[[ Selected excerpt open ]]

Today’s staunchest critics, like opponents of Jesus’ day, and many of today’s ‘Jesus did not exist’ advocates, i.e Professor G.A. Wells, and scholars from all walks of life, almost unanimously agree that the body of Jesus was never found after his crucifixion. And no one in history has been able to offer a satisfactory explanation to account for the disappearance.
Among the countless artifacts that archaeologists working in and around Israel today have found, the Delphi inscription, among other sources in and outside the Bible, show us that Saint Paul believed and preached the resurrection.
Many authorities, dating as far back as AD 36, bear testimony to this too. The apostles risked their lives for it, were willing to and did indeed die for it, save John who was exiled to Patmos.
They say Allah replaced Jesus with a strange man at the very moment he was to be crucified, prompting the question: Why would a theology that doesn’t believe that a man can take the sin of another man argue that an innocent man was used to take the place of Jesus, who they claim was a mere man?
Because we have seen a number of skeptics deny Jesus’ death and resurrection, the question of whether we can trust the gospels and the ancient early text becomes imperative.
And in this ostensible and simple question lies the crux of the matter for the Christian faith, the hope of mankind over death and, as many argue, the best things the soul of a man should gravitate towards.
A number of critics of the Bible, Western atheists, and even Islamists have come forward to point out that the New Testament accounts are a “…hopeless jumble of confusion…” because as they claim, there are inconsistencies in the stories of the witnesses and, as such, should be rejected. The Islamists, for example, on the one hand, say that because the gospels were written 60 years or so after Christ, their records cannot be trusted. Yet on the other hand, they want us to accept the Qur’an, written over 700 years after Jesus, in a place, time and by a person as far removed from Jesus and the events as the earth is from the sky.
They say Allah replaced Jesus with a strange man at the very moment he was to be crucified, prompting the question: Why would a theology that doesn’t believe that a man can take the sin of another man argue that an innocent man was used to take the place of Jesus, who they claim was a mere man?
The so called inconsistencies in the gospels can be likened to what we see today of news reporters, or witnesses of, let’s say, a road accident, who are expected to tell their stories from memory, and so should that detract from the fact that an accident indeed happened?
British scholar Ian Wilson made the point when he said it is in the same so-called inconsistencies that the authenticity and truth in the resurrection stories can be found.
Keen observers would also notice that women were the very first reported to have testified to Jesus’ resurrection. Why would the writers choose women, whose testimony held no water in first century Jewish culture, as prime witnesses of the events, if the accounts were invented?
All the synoptic writers tell us that the women took careful note of Jesus’ burial site, and so could not have mistaken the place, as some desperately try to argue.
The gospels also contain very unflattering details about its writers, i.e how those of them who swore to go to the grave with him forsook him when he was arrested, and how even Saint Peter cowardly denied him, swearing he never knew who Jesus was, three times.

[[ Selected excerpt closed ]]
[[ Extracted records open ]]

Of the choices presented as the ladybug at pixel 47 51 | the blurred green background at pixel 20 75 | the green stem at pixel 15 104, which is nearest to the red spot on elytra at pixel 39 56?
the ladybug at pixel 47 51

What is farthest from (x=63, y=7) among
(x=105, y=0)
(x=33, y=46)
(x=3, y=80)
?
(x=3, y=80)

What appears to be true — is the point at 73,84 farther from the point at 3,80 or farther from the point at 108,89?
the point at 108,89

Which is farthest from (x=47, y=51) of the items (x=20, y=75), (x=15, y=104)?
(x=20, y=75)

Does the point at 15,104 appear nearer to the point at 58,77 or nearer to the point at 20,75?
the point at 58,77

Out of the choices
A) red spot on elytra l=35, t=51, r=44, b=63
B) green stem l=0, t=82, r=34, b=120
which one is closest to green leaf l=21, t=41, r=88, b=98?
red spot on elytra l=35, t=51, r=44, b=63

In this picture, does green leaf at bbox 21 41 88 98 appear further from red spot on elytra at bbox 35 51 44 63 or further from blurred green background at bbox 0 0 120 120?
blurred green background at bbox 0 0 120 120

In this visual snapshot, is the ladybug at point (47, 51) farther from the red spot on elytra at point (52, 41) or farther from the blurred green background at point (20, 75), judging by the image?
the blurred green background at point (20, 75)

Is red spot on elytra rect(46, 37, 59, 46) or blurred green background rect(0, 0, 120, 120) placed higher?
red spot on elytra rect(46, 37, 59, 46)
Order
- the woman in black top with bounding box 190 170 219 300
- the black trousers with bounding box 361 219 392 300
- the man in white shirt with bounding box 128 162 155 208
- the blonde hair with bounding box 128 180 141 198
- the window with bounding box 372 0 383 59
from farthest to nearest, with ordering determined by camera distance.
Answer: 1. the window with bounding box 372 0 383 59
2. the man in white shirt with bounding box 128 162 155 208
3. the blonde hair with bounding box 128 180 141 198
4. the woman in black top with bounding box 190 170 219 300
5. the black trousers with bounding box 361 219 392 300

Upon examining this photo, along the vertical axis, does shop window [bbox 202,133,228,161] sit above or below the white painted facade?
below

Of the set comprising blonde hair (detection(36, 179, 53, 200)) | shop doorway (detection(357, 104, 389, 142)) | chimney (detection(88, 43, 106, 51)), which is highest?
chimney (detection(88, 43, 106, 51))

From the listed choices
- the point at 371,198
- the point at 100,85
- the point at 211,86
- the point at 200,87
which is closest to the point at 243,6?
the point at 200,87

[[ Extracted records closed ]]

Problem set ->
1: From the passage on Jesus' resurrection, transcribe the part that opens with the words "Today’s staunchest critics, like" and closes with "exiled to Patmos.".
2: Answer these from the passage on Jesus' resurrection:
(a) Which British scholar says the truth of the resurrection stories can be found in their so-called inconsistencies?
(b) Which apostle was exiled to Patmos instead of dying for the resurrection?
(c) How many times did Saint Peter deny Jesus?
3: Take the passage on Jesus' resurrection further, picking up right after its last sentence.

Results for each task ->
1:
Today’s staunchest critics, like opponents of Jesus’ day, and many of today’s ‘Jesus did not exist’ advocates, i.e Professor G.A. Wells, and scholars from all walks of life, almost unanimously agree that the body of Jesus was never found after his crucifixion. And no one in history has been able to offer a satisfactory explanation to account for the disappearance.
Among the countless artifacts that archaeologists working in and around Israel today have found, the Delphi inscription, among other sources in and outside the Bible, show us that Saint Paul believed and preached the resurrection.
Many authorities, dating as far back as AD 36, bear testimony to this too. The apostles risked their lives for it, were willing to and did indeed die for it, save John who was exiled to Patmos.

2:
(a) Ian Wilson
(b) John
(c) Three times

3:
Hugh J. Schonfield in his book The Passover Plot says the vinegar given to Jesus on the cross was some sort of medicine to induce the appearance of death, so that his disciples could revive him later, and that the gardener that Mary Magdalene saw when she went to the tomb was actually the man drafted to revive Jesus, which she mistook for Jesus himself.
Professor Dieter Georgi of Howard University absurdly argued that the resurrection story was written into the gospel account later. He pointed to tomb worship in ancient Jewish culture, involving men like Hanina Ben Dosa, whose tomb is still used as a place of worship till date, as an example for this idea.
Some argue that Jesus actually survived the cross, emigrated to France or Egypt or even India. In fact the Ahmadiya Muslims of Kashmir still point today to a tomb where they say Jesus was buried after living to a ripe old age of 80 years!
Many years ago, one Richard Reitzenstein and his colleague at the History of Religion School, Germany, started the argument that the resurrection story of Jesus is similar to the death and resurrection stories of ancient pagan fertility stories, like the cult of Osiris or Tammuz etc., which were prevalent in the Near East in ancient times.
Some also insist that Jesus’ disciples suffered from what they called “Post Hypnotic Programming” that Jesus somehow set them to believe, and so on.
But serious minded scholars, in comparing Jesus’ story side by side those of the fertility gods, have pointed out that the narrative of the life and times of Jesus is far different from anything before or after it; and psychologists have also shown that no one today can fully explain what hypnosis really is nor can it be used on a group, for all those within it to believe the same thing at the same time. If experts do not fully understand hypnosis today, why then should some argue that Jesus used it on his disciples, comprising 500 people, over 2000 years ago?
Professor Dieter Georgi of Howard University absurdly argued that the resurrection story was written into the gospel account later. He pointed to tomb worship in ancient Jewish culture, involving men like Hanina Ben Dosa, whose tomb is still used as a place of worship till date, as an example for this idea.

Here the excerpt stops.